I’ve also been busy writing some new poems and short stories which I will be sharing with you in the next few weeks.

It’s interesting how lockdown has released creativity in so many of us – whether it is in painting, gardening, cooking, baking, arts & crafts, DIY – or, as in my case – writing. I don’t think I have ever written so much as I have during these strange times!

© Andrea Neidle, My Life in Poems


I’m taking a break from blogging for a while but I plan to be back later in the year.

In the meantime, here’s a piece of flash fiction I wrote for a competition set by my writers’ group – watfordwriters.org

The subject matter was, “The Mistake”. This story can be read on a number of levels – where do you think the mistake – if there was one – was made?

Thank you for following my blog and for all your feedback over the past months.

I am always pleased to receive your comments and likes.
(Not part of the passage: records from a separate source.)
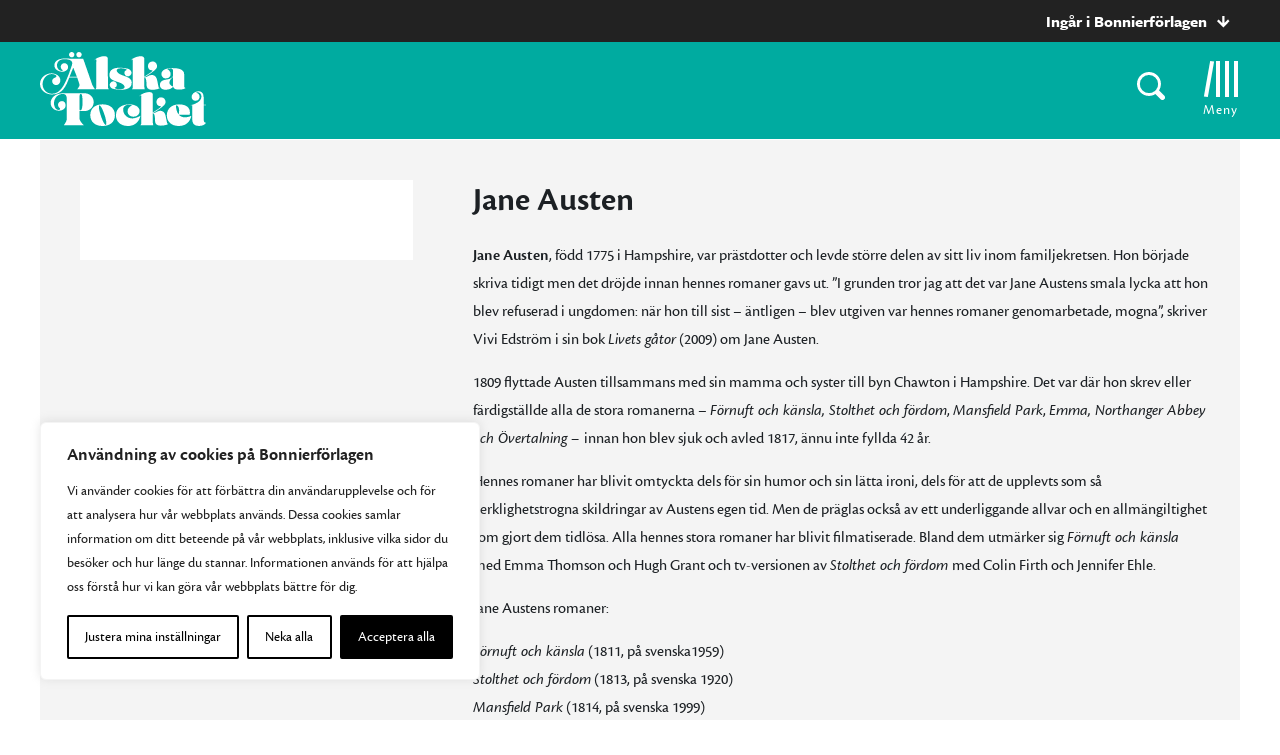

--- FILE ---
content_type: text/plain; charset=utf-8
request_url: https://directory.cookieyes.com/api/v1/ip
body_size: -2
content:
{"ip":"3.17.69.159","country":"US","country_name":"United States","region_code":"OH","in_eu":false,"continent":"NA"}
See you again soon!


Cathy could hear the happy shouts of the children playing in the garden.

The phone rang.  “Mrs Collins?” It was an unfamiliar voice.

“Yes?” Cathy tentatively replied. Not another cold call!

“Your husband has been having an affair with my wife.”

Cathy laughed in disbelief.  “You’ve made a mistake. You must have the wrong number!” She put the phone down.

It rang again.

“I’m sorry if I’ve given you a shock Mrs Collins, but this is not a wrong number. There’s no easy way to put this. Your husband Gary, who works at Ridgecombe School, has been having an affair with the teaching assistant Janice, who happens to be my wife.”

Cathy was shocked into silence.  Outside she could still hear the children playing but she felt that her world had stopped.

She remembered how Gary always seemed in such a hurry nowadays to get to work. He’d also been quite short with her of late.  Was it possible? Could he be unfaithful?

 “Are you still there Mrs Collins?” said the voice.

“Yes, I’m here”, she replied weakly. “How do you know this?”

“I received an anonymous letter. I confronted my wife and she confirmed it was true. I thought you’d want to know.”

Cathy put the phone down. She was shaking.

Gary would soon be home from work. Should she confront him? He’d be bound to laugh it off. And she would laugh with him. Just some silly prank caller. Maybe a former student who had a grudge against her husband?

Cathy threw herself into household tasks. Somehow she managed to give the children tea, get them bathed and into bed. 

Not long after she heard Gary’s key in the door. What should she do? Should she say anything at all? Why should she believe someone she’d never met?  Yet, the more she thought about it, the more convinced she was that it could be true.  Gary had changed towards her in the past months.  And he’d been coming home late quite often – staff meetings he said.

After dinner, over the mundane task of stacking the dishwasher, she casually asked,

“Do you know someone called Janice?”

Gary looked startled.

“Why do you ask?”

“I received an odd phone call today. A guy who said he was her husband. He seemed to think the two of you were having an affair.”

Gary took his phone out of his pocket and began fumbling with it. His eyes did not meet hers.

“Are you having an affair Gary? Are you?”

Cathy gripped the steak knife angrily in her hand.

“Look at me!” she screamed.

Gary looked up and she could immediately see from the guilty expression on his face that the caller had been right.



Cathy Collins visibly trembled as she was escorted into the crowded courtroom.

“Catherine Elizabeth Collins – do you plead guilty or not guilty?”